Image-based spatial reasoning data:
***

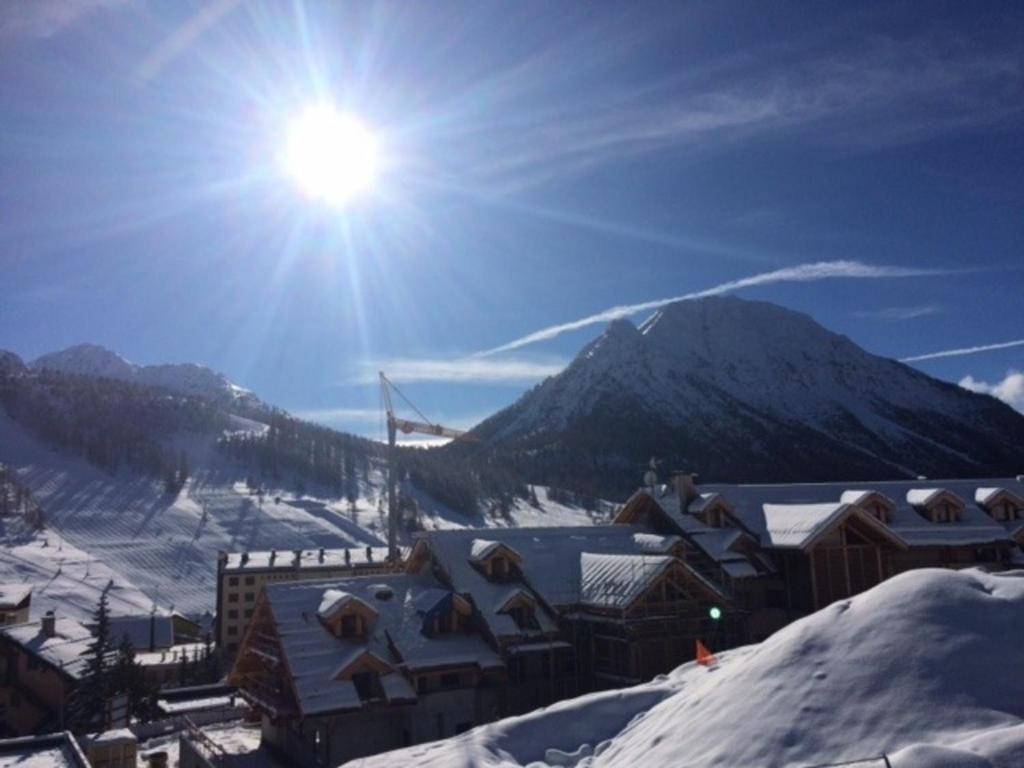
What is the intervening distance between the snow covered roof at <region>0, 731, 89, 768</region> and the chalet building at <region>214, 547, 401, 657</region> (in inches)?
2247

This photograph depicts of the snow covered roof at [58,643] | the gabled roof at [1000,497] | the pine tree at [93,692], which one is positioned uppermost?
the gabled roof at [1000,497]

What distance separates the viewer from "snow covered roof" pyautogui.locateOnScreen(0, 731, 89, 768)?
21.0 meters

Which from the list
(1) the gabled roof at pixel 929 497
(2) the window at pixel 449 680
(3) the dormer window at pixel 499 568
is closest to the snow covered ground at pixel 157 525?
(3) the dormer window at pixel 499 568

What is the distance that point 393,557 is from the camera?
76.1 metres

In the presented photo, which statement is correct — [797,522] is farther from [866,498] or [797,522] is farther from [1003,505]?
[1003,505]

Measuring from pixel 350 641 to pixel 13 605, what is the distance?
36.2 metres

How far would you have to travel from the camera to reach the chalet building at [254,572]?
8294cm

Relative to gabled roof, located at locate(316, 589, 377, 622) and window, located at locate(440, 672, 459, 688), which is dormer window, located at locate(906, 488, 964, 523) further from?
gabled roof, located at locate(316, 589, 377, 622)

***

# [Given instruction]
Copy out unchanged every line from the one holding "In the presented" through the last line of the items, inclusive.

# [Full response]
In the presented photo, which statement is correct — [797,522] is farther from [866,498] or [797,522] is farther from [1003,505]?
[1003,505]

Measuring from pixel 350 641 to pixel 13 605, what is the distance?
36.2 metres

How far would you have to travel from the camera to reach the chalet building at [254,572]?
8294cm

Relative to gabled roof, located at locate(316, 589, 377, 622) and window, located at locate(440, 672, 459, 688), which is dormer window, located at locate(906, 488, 964, 523) further from?
gabled roof, located at locate(316, 589, 377, 622)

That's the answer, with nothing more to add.